-¡Cuidadanos de Norrsville!- la voz resonó por los parlantes de la plaza central, llegando a los oídos de todas y cada una de las personas allí presentes -¡Este será el día más importante en la historia de la ciudad!- pasó su mirada por la multitud y sonrió -¡Y toda la ciudad será testigo de ello!
El Hechicero observó el cambio de comportamiento de las personas frente a él, y le gustó. Era distinto a lo que estaba acostumbrado, y eso le hacía más sabroso esos momentos previos a su victoria. Sus rostros, llenos de esperanza y alegría, lo observaban a él con confianza.
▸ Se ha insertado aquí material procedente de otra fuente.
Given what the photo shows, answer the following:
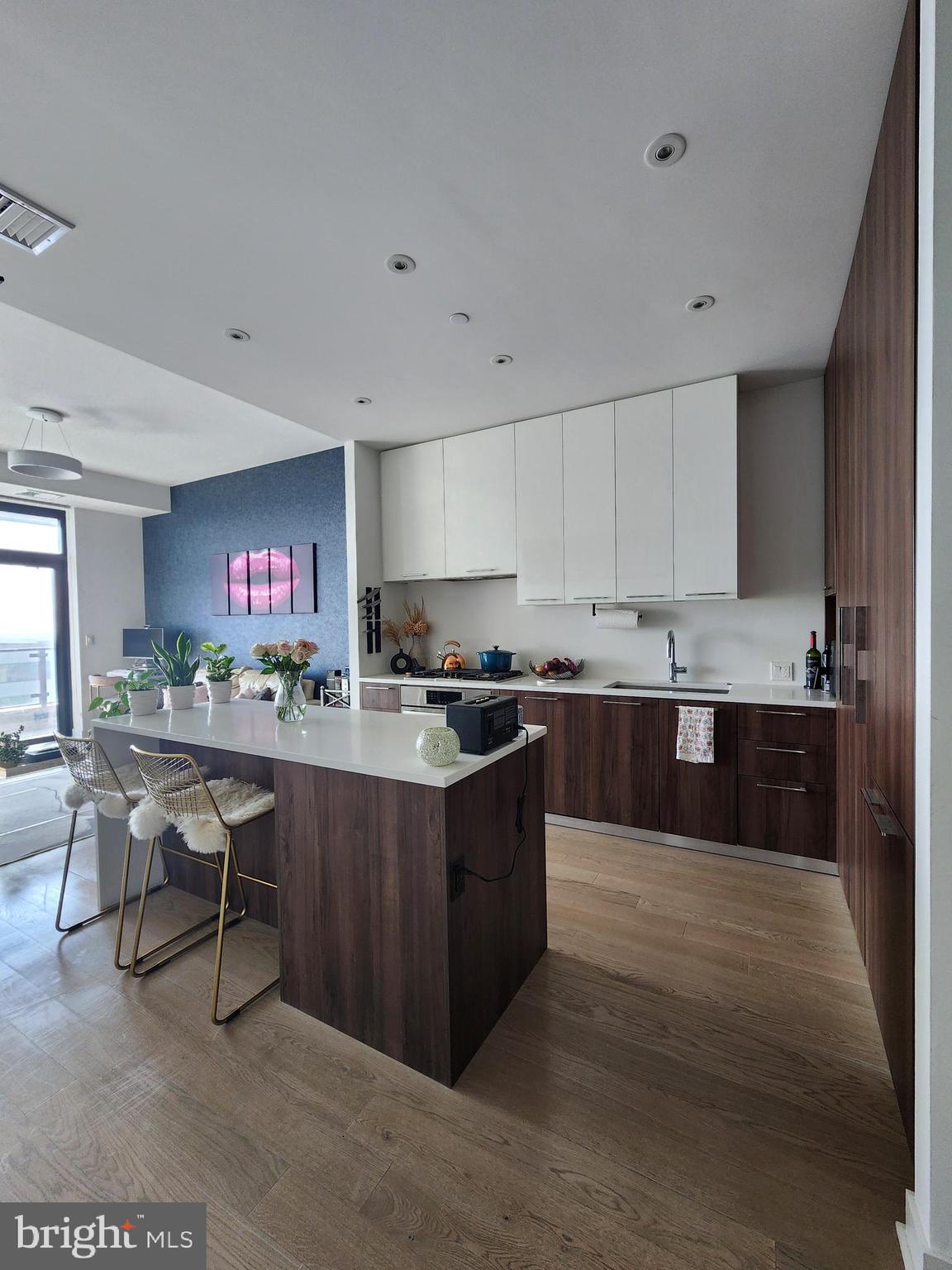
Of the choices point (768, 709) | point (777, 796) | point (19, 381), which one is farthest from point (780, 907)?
point (19, 381)

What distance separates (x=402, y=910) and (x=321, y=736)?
684 millimetres

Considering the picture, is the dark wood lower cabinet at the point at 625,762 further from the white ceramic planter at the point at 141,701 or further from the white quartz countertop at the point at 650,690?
the white ceramic planter at the point at 141,701

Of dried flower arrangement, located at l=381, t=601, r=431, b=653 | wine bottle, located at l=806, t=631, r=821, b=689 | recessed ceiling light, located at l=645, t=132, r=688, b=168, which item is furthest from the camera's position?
dried flower arrangement, located at l=381, t=601, r=431, b=653

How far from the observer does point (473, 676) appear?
12.3 ft

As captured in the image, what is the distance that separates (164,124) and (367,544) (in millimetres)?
2773

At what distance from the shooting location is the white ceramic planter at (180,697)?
2.51 metres

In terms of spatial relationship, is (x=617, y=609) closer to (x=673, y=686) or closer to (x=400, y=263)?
(x=673, y=686)

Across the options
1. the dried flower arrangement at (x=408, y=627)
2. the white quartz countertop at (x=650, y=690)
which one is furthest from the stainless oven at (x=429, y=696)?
the dried flower arrangement at (x=408, y=627)

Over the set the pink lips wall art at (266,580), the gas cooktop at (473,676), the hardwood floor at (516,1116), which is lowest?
the hardwood floor at (516,1116)

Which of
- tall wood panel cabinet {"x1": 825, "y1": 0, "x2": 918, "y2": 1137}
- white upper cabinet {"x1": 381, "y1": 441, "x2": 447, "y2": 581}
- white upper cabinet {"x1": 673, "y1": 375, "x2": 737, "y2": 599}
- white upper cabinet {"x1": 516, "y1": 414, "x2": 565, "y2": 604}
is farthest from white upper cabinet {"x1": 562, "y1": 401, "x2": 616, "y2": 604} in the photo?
tall wood panel cabinet {"x1": 825, "y1": 0, "x2": 918, "y2": 1137}

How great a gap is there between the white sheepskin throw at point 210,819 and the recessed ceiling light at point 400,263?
6.79 ft

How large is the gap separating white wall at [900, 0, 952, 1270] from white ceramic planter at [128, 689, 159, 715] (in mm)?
2802

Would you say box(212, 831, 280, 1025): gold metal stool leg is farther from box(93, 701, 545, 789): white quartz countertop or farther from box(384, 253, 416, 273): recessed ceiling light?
box(384, 253, 416, 273): recessed ceiling light

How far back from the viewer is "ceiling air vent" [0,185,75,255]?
163 centimetres
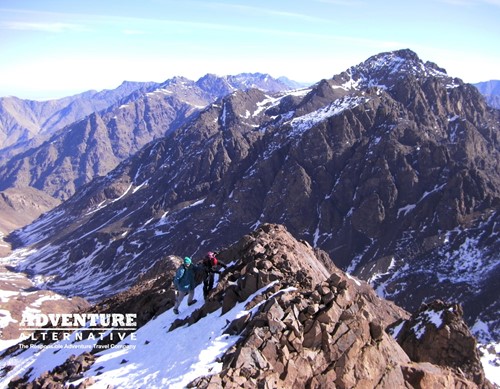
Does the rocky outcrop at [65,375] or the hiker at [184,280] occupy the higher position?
the hiker at [184,280]

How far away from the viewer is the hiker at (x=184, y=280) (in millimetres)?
42188

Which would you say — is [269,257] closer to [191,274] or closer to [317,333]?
[191,274]

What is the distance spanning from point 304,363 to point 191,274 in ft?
→ 50.8

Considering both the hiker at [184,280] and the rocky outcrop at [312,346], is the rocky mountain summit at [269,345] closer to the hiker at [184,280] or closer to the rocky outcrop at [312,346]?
the rocky outcrop at [312,346]

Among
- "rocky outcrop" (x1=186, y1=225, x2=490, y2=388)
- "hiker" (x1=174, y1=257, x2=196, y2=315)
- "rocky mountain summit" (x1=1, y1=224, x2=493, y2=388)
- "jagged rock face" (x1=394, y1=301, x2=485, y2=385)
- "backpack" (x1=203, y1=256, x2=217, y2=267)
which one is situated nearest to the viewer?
"rocky outcrop" (x1=186, y1=225, x2=490, y2=388)

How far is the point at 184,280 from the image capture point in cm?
4272

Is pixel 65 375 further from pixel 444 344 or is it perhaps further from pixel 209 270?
pixel 444 344

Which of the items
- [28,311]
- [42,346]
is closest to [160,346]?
[42,346]

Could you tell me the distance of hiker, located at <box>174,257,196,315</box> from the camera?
42188 millimetres

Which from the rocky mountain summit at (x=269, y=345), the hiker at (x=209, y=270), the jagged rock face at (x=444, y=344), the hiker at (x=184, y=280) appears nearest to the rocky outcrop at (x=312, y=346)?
the rocky mountain summit at (x=269, y=345)

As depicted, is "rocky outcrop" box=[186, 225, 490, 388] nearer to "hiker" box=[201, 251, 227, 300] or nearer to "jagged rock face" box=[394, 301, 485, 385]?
"hiker" box=[201, 251, 227, 300]

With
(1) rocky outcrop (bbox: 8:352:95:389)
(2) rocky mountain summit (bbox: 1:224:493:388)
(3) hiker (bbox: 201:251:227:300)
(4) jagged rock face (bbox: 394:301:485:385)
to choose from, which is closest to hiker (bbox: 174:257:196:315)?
(3) hiker (bbox: 201:251:227:300)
Oh, cómo había esperado ese día.
-En el día de hoy, les traigo el mejor invento de industrias McFist- continuó, casi relamiéndose, preguntándose quién faltaría de los allí presentes. Quién había sido el Ninja, y quién era el mortal poseído por el Tengu. Deseó tenerlos allí, vivos, para poder aplastar con mayor fuerza las esperanzas de ese pueblo.
-Es una pena, Marci- le dijo Viceroy -Hannibal deseaba tanto verte...
-Oh, lo siento, querido- le dijo una alegre voz femenina del otro lado de su teléfono celular -Iré en cuando termine la emergencia familiar, y llevaré regalos.
-Estaremos esperándote con ansias- dijo el científico, y cortó la comunicación.
Fue a revisar, por enésima vez, que la máquina debajo del escenario estuviese funcionando como debería. Apartó la cortina, y un brillo verde enfermizo iluminó su rostro y se reflejó en los cristales de sus anteojos. Avanzó un par de pasos, adentrándose bajo el escenario, y comprobó el estado de sus funciones.
Más que listo.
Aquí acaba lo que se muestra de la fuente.